The seven cave sleepers – early time travelers?
One of the first authentic reports of time travel still has no real explanation, and remains an unexplained mystery.
The story gives evidence that ancient civilizations might have had some knowledge of time travel.
The unexplained case of the Seven Sleepers Cave Sleepers
As the story goes, during the persecutions under Decius (c.250), when Christians were in a dispute with the Roman state, seven young men went into a cave one night, where they after a while fell a sleep.
The following day when they woke up they wandered into the city of Ephesus to buy food and drink.
Upon arrival at Ephesus, they were astound to learn time had passed quickly! that they had slept not for one night but for two hundred years.
During this time Christianity had spread to every corner of the Roman Empire.

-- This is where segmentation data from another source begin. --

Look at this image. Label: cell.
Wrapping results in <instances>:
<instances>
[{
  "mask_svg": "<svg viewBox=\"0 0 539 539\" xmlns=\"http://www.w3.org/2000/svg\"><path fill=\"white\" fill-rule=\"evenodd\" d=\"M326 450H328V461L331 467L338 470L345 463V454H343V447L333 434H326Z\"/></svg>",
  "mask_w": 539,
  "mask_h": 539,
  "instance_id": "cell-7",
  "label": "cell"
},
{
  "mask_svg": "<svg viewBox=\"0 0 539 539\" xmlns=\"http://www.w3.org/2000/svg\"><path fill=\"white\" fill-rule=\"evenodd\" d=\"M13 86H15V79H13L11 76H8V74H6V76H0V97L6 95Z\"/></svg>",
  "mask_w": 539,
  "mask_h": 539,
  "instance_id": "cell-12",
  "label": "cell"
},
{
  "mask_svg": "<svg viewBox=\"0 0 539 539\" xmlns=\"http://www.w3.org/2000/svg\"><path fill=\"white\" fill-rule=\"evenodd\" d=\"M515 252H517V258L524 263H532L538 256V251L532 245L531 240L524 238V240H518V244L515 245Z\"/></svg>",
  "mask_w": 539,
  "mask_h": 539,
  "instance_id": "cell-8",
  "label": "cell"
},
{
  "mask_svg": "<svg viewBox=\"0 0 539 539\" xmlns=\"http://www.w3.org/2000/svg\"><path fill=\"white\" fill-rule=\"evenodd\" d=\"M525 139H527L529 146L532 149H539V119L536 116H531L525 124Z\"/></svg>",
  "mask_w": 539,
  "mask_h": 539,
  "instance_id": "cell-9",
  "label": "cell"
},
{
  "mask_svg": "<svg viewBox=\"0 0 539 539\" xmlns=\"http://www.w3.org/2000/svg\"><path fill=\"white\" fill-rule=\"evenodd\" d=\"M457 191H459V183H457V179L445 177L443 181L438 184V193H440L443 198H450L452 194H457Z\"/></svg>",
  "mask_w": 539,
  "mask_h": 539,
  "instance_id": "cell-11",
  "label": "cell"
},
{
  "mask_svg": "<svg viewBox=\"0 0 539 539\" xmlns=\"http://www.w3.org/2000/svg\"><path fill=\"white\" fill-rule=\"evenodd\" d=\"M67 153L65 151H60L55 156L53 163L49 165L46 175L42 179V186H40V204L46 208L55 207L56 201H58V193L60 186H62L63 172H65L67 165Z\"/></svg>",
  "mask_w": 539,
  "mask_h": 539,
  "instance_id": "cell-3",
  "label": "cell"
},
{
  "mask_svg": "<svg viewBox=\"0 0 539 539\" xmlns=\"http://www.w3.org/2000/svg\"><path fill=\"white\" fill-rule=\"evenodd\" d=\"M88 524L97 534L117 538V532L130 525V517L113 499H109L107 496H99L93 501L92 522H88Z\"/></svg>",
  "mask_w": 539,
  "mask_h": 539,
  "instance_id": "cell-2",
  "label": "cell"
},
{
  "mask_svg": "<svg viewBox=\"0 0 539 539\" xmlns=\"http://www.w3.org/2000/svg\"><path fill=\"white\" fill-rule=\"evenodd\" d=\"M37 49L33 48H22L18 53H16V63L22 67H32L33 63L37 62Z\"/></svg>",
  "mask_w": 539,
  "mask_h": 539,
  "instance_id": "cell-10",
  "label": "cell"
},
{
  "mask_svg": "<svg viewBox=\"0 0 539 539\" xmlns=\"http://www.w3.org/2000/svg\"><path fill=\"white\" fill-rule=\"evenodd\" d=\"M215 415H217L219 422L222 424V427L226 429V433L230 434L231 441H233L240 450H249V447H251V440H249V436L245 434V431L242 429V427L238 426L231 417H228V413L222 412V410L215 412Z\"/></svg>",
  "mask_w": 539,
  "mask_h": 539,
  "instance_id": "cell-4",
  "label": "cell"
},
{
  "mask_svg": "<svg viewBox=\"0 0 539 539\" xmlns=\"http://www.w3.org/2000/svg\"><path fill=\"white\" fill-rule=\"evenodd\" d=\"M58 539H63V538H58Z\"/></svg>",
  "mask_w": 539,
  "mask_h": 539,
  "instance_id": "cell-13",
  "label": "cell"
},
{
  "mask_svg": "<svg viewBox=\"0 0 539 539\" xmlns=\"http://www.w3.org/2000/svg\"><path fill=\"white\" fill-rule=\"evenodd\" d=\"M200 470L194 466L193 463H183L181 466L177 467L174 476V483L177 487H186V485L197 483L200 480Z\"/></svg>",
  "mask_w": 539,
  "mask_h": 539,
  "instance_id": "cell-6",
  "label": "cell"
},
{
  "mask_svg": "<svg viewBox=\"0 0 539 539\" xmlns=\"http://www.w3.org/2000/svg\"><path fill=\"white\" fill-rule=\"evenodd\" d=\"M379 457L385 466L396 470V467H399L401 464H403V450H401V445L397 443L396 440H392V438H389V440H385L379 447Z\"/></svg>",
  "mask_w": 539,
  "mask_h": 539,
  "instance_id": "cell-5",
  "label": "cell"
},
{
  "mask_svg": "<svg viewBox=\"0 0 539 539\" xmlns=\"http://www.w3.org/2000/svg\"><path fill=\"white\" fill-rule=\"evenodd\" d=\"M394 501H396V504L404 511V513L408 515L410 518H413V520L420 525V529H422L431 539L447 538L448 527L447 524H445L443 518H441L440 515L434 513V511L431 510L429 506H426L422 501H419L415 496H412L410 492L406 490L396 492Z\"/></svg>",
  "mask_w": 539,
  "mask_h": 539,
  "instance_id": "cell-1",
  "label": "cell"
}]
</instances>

When Emperor Theodosius II heard about the incident, he accepted it as evidence of resurrection, and claimed the seven sleepers had in fact been dead the past 200 years.
The Seven Sleepers later died, and were buried in the cave in which they had slept.
The cave of the Seven Sleepers is located on the eastern slope of Panayirdag hill in Turkey.
History of Cave of the Seven Sleepers
The “Seven Sleepers” were seven young men who had been walled up in a cave during the persecutions under Decius (c.250). They fell asleep, miraculously waking up around 435 in the time of Theodosius II.
The seven men wandered into the city of Ephesus, amazed at all the churches and the freedom of worship for Christians. The Sleepers later died naturally (and permanently) and were buried in the cave in which they had slept.
The miracle was apparently first described by Bishop Stephen of Ephesus (448-51). It seems to have been immediately accepted, perhaps in part because of its usefulness for a current Origenist controversy having to do with the resurrection of the body.
Interestingly, the Seven Sleepers also appear in the Qur’an (Koran); in this version, the boys are accompanied by a dog (Sura 18).